# opening photos in camera raw



## jamborta (May 8, 2010)

hi,

I have just started exploring lightroom to partly replace brige+photoshop, but one thing I cannot figure out if I click on edit in -&gt; edit in adobe photoshop, it opens it in photoshop directly, not in camera raw first, as it does in bridge. is there a way to open it in camera raw first?

thanks,
Tom


----------



## Bosse (May 8, 2010)

Hello and welcome,

You allready have CameraRAW built into Lightroom - the develop module. When you are done developing the RAWfile in LR you go to Photoshop to do whatever adjustments you want to do there.

If you still want to do your develop-edits in CameraRAW instead of Lightroom you can:
- open your RAW file via Bridge the way you are used to
- doubleclick on your RAW-file and it should open in CameraRAW
- or from inside Lightroom go via Meny &gt; Photo &gt; Edit In &gt; Open as Samrt Object in Photoshop. Doubleclicking on this Smart Object will open it in CameraRAW.


----------



## jamborta (May 8, 2010)

thanks a lot. i guess it is assumed that lightroom would replace the camera raw part of the process.


----------



## jamborta (May 8, 2010)

but I assume modifications made using camera raw do not show up in Lightroom too.


----------



## Bosse (May 8, 2010)

Lightroom has totally replaced Brige/CameraRAW for me. I open them very rarelly.
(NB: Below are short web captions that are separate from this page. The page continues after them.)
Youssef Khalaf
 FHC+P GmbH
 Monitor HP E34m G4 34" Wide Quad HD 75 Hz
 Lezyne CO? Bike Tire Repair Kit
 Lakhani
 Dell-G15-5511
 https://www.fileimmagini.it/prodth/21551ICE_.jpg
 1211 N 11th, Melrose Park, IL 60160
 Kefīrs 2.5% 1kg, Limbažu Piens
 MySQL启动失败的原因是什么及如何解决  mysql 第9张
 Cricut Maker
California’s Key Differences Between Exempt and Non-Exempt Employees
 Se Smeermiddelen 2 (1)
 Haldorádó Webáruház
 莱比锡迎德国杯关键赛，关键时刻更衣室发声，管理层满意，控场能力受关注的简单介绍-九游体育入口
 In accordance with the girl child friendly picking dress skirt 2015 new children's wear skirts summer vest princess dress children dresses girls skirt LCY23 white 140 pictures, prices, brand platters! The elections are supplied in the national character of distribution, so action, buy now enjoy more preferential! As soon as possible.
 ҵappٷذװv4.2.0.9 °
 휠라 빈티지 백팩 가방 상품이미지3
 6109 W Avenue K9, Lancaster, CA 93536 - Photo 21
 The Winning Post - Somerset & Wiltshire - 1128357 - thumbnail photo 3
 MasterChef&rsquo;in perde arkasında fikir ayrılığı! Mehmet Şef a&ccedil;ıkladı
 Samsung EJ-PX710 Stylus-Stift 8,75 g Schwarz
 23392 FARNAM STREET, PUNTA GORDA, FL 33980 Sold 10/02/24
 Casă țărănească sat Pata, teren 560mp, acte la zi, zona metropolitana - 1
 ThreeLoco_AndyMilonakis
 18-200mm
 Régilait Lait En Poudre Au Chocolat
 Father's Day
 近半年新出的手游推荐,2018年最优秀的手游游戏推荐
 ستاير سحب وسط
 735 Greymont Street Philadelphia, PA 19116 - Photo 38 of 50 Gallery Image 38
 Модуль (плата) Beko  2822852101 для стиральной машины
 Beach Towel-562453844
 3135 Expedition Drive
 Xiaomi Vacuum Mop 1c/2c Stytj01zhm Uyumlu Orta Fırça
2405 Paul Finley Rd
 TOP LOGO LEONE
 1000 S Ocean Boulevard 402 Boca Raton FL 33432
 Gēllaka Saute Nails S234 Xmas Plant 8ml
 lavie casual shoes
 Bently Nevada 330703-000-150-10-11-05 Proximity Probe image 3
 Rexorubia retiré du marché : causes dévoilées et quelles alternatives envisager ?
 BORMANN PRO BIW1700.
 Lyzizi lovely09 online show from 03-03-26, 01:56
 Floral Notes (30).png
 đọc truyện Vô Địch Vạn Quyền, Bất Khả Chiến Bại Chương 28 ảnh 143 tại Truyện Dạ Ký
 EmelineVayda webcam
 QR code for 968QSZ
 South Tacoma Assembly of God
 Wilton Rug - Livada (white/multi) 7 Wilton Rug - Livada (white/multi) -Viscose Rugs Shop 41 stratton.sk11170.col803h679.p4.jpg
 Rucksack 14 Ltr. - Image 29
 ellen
Lightroom and CameraRAW interacts. A RAW-edit done in CameraRAW (ACR) shows in LR and vice versa (but in LR you have to save those changes to XMP either automatically (go to catalog settings &gt; Metadata and put a check in front of "Automatically write..." or manually by highlighting the photo(s) and then cmd (on mac) / ctrl (on PC) + S (or in the menu under metadata). 

However if you have a newer version of LR and an older of ACR (or vice versa) maybe not all changes will show. Always be updated .


----------



## jamborta (May 8, 2010)

nice. i'm getting the hang of it now.


----------



## Bosse (May 8, 2010)

Take a look at this:

http://www.lightroomqueen.com/community/index.php?topic=6393.'

Have fun.

_Mod note: corrected link_


----------